P24’ün kurucu başkanı ve T24 yazarı Hasan Cemal’in de konuşma yaptığı etkinlikle ilgili olarak NYT’de bir yazı kaleme alan deneyimli gazeteci Carol Giacomo'nun New York Times'da "editoryal görüş" olarak "Cezaevindeki Türk gazeteciler için hüzünlü bir anmaya dönüşen kutlama" başlığıyla yayımlanan yazısı şöyle:
"Meslektaşlarının 163’ünün cezaevinde olduğu Türkiye’de, medyadaki kadınlar ve erkekler anlaşılabilir şekilde korku içindeler. Cumhurbaşkanı Recep Tayyip Erdoğan’ın Temmuz’daki darbe girişiminin ‘destekçilerine’ yönelik yürüttüğü geniş kapsamlı süpürme harekâtından kaçabilenlerin çoğu, Erdoğan’ın yakın arkadaşları tarafından ele geçirilen basın kuruluşlarındaki işlerini kaybettiler. Bunların bazıları, kendilerini korumak için hâlâ sansür konusunda çalışıyorlar.
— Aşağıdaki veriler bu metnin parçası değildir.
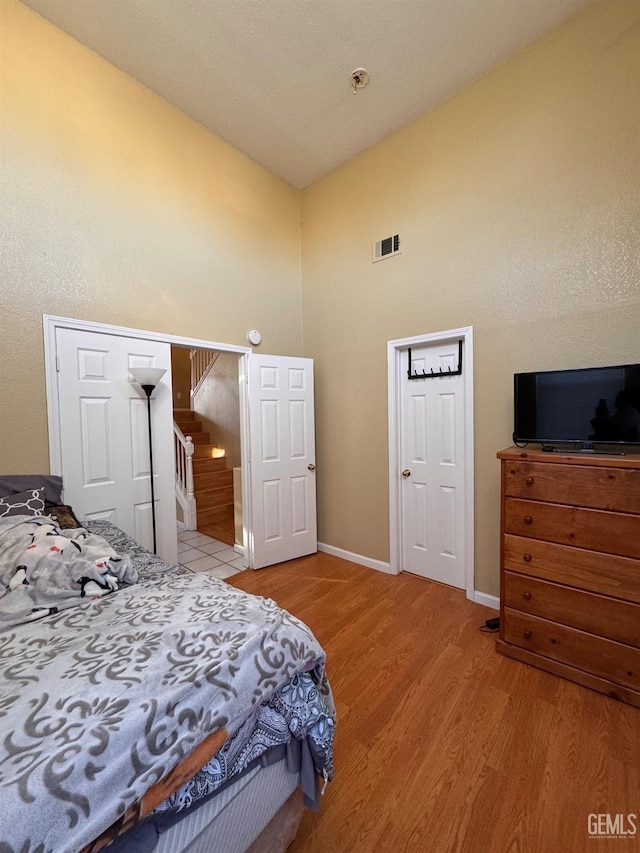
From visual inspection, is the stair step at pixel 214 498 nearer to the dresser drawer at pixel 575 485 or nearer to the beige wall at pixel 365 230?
the beige wall at pixel 365 230

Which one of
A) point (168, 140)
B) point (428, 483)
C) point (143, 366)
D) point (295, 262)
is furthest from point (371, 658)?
point (168, 140)

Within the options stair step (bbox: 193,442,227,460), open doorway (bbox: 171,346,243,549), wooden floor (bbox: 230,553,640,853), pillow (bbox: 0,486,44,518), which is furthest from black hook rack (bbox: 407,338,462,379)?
stair step (bbox: 193,442,227,460)

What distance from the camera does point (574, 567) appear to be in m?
1.81

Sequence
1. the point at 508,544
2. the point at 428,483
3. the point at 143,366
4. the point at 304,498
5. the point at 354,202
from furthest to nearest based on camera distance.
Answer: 1. the point at 304,498
2. the point at 354,202
3. the point at 428,483
4. the point at 143,366
5. the point at 508,544

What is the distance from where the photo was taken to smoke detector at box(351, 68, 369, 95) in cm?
244

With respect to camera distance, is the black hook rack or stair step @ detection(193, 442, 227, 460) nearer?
the black hook rack

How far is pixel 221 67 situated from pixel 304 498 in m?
3.61

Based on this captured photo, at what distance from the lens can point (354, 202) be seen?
3.28 m

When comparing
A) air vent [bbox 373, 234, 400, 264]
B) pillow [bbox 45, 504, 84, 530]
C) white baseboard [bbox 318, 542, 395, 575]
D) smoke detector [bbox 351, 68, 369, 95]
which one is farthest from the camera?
white baseboard [bbox 318, 542, 395, 575]

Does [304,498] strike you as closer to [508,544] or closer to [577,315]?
[508,544]

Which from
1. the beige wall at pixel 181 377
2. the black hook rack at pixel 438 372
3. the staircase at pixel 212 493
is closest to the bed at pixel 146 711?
the black hook rack at pixel 438 372

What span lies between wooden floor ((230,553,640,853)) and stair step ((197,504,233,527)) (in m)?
2.91

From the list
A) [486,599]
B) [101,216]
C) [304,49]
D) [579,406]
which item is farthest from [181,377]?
[579,406]

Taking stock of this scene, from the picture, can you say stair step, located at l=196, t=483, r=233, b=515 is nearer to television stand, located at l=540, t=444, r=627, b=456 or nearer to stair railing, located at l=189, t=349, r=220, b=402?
stair railing, located at l=189, t=349, r=220, b=402
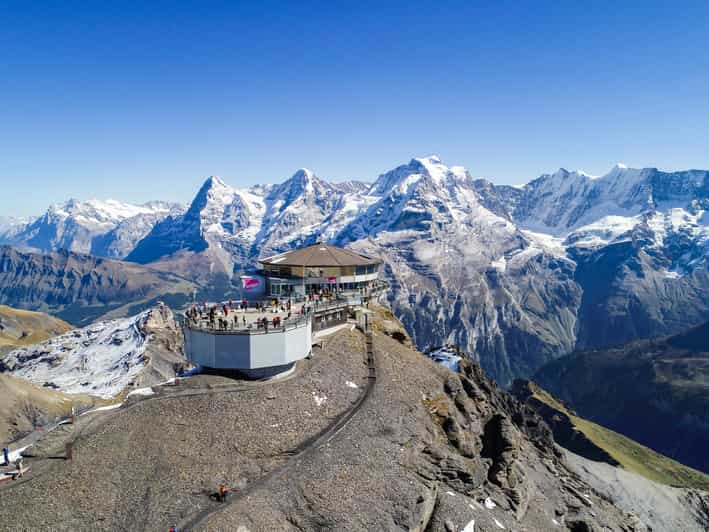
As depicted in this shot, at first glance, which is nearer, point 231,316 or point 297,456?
point 297,456

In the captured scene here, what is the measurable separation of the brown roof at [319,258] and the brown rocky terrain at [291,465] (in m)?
18.5

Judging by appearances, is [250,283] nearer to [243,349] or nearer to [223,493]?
[243,349]

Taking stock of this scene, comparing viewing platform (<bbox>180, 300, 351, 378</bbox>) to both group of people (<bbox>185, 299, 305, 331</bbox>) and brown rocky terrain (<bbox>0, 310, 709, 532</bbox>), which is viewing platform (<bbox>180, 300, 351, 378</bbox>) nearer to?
group of people (<bbox>185, 299, 305, 331</bbox>)

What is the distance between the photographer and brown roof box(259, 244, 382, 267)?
229 feet

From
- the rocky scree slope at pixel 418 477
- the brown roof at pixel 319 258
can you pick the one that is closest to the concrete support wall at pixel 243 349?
the rocky scree slope at pixel 418 477

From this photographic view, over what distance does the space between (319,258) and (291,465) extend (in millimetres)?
39127

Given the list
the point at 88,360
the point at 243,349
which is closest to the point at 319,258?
the point at 243,349

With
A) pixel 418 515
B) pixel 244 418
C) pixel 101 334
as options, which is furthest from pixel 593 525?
pixel 101 334

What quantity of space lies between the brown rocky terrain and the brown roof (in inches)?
727

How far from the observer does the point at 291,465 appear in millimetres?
35500

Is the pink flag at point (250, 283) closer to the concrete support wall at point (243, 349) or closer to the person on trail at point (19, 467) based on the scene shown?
the concrete support wall at point (243, 349)

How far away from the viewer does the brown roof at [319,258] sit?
69688mm

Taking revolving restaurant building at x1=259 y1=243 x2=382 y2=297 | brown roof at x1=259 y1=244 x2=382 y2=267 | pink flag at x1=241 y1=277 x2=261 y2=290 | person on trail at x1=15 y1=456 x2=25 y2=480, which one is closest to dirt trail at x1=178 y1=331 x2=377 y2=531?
person on trail at x1=15 y1=456 x2=25 y2=480

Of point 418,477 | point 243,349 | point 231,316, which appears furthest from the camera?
point 231,316
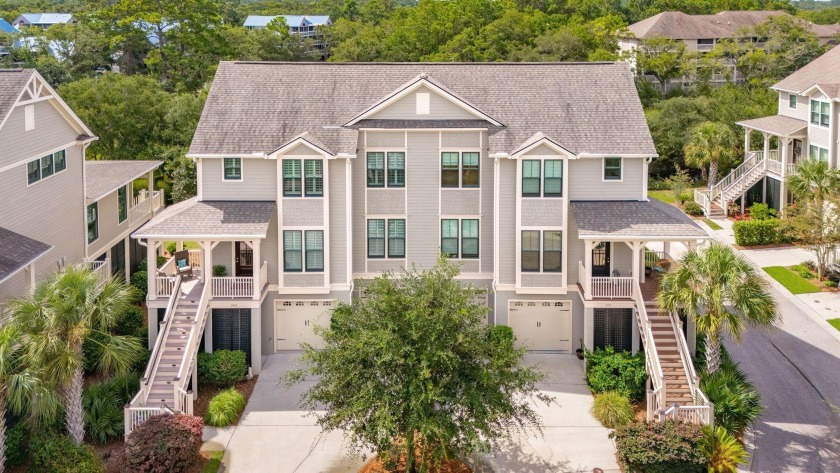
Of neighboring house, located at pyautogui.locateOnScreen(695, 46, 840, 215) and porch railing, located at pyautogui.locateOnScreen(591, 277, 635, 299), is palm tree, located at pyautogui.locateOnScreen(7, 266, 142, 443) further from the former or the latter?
neighboring house, located at pyautogui.locateOnScreen(695, 46, 840, 215)

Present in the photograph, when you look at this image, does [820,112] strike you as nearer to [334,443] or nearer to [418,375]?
[334,443]

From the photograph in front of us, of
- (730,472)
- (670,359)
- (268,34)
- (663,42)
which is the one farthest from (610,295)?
(268,34)

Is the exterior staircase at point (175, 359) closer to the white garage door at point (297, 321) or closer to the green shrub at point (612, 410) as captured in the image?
the white garage door at point (297, 321)

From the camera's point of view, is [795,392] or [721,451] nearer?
[721,451]

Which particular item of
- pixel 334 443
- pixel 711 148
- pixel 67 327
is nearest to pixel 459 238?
pixel 334 443

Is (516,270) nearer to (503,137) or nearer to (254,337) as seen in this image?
(503,137)

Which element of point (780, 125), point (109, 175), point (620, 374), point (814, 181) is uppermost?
point (780, 125)

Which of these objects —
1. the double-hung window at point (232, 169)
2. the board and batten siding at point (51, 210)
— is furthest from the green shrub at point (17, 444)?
the double-hung window at point (232, 169)
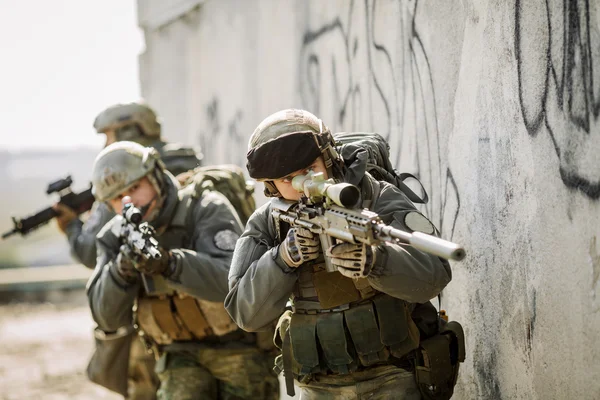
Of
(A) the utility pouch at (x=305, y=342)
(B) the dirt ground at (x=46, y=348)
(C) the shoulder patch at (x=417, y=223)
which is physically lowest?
(B) the dirt ground at (x=46, y=348)

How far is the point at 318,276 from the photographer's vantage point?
339 centimetres

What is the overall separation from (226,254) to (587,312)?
2.05 meters

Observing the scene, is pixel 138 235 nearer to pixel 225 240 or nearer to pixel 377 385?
pixel 225 240

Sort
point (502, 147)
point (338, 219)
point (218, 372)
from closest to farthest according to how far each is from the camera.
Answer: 1. point (338, 219)
2. point (502, 147)
3. point (218, 372)

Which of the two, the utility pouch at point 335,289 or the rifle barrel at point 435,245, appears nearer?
the rifle barrel at point 435,245

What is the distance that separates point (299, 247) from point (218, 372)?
6.45 ft

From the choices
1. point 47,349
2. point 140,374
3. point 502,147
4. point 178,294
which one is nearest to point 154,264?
point 178,294

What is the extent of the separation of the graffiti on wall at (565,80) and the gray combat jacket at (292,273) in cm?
70

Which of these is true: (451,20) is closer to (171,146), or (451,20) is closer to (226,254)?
(226,254)

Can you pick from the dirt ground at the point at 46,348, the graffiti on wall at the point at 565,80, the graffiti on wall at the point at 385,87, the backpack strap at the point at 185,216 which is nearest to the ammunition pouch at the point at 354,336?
the graffiti on wall at the point at 565,80

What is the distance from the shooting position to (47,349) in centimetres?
1291

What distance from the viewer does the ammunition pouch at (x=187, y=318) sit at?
193 inches

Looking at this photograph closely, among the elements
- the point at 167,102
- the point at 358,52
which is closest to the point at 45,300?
the point at 167,102

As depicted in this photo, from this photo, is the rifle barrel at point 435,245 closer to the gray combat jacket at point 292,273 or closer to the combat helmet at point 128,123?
the gray combat jacket at point 292,273
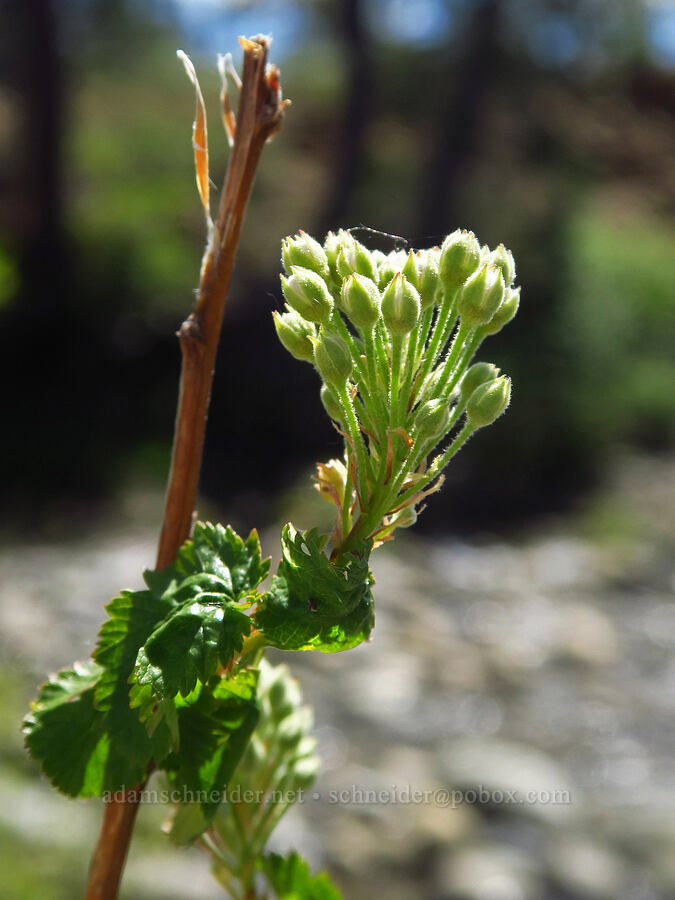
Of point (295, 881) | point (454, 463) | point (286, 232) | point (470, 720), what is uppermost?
point (286, 232)

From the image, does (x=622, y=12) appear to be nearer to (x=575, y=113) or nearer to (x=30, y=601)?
(x=575, y=113)

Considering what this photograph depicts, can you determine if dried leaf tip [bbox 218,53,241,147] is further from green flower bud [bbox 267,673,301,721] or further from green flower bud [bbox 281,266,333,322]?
green flower bud [bbox 267,673,301,721]

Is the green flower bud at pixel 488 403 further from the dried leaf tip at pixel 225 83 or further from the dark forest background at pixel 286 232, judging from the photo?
the dark forest background at pixel 286 232

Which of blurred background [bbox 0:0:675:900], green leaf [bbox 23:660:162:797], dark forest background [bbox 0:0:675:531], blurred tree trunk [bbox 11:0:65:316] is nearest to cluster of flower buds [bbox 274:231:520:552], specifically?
green leaf [bbox 23:660:162:797]

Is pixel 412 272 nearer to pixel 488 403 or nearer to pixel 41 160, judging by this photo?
pixel 488 403

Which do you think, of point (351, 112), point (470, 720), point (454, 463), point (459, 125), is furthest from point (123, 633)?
point (459, 125)

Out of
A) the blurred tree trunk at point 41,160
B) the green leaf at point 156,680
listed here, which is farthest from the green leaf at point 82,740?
the blurred tree trunk at point 41,160
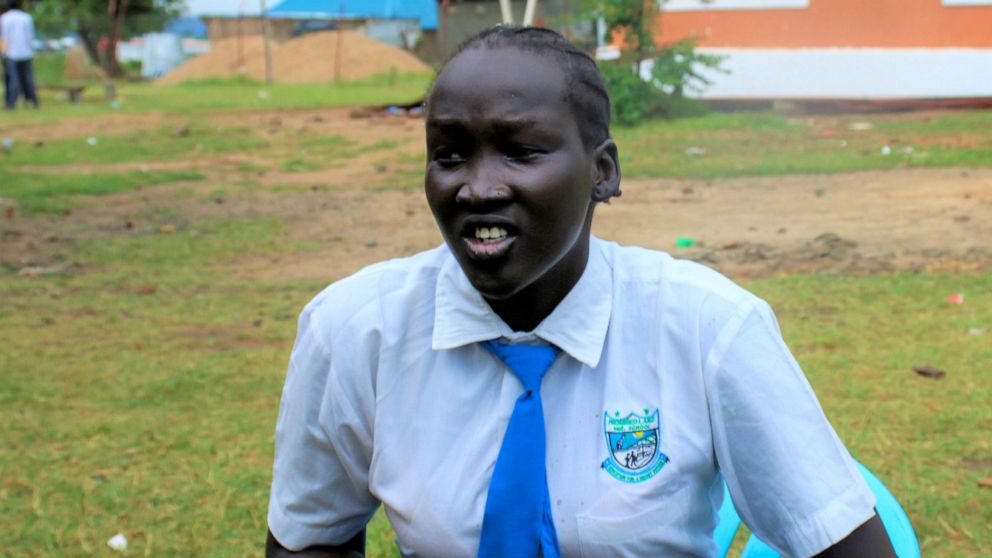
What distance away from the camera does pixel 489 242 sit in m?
1.96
Böyle bir ortamda, Türkiye’nin küçülen demokrasisinde hızla solan basın özgürlüğünün zorlukları hakkında konuşmak için bir araya gelmek bile bir cesaret işi. İstanbul merkezli, gazetecilerin işlerini yapabilme haklarını savunan kâr amacı gütmeyen bir kuruluş olan Platform24’ün çarşamba günü, Dünya Basın Özgürlüğü Günü’nde düzenlediği ve ülkenin en çok takdir edilen gazetecilerinden Mehmet Ali Birand’ın onuruna düzenlenen etkinlikte de bu oldu. Erdoğan’ın intikama yatkınlığı düşünüldüğünde, İsveç Konsolosu Theresa Hyden da bu etkinliğe ev sahipliği yaptığı için takdiri hak ediyor.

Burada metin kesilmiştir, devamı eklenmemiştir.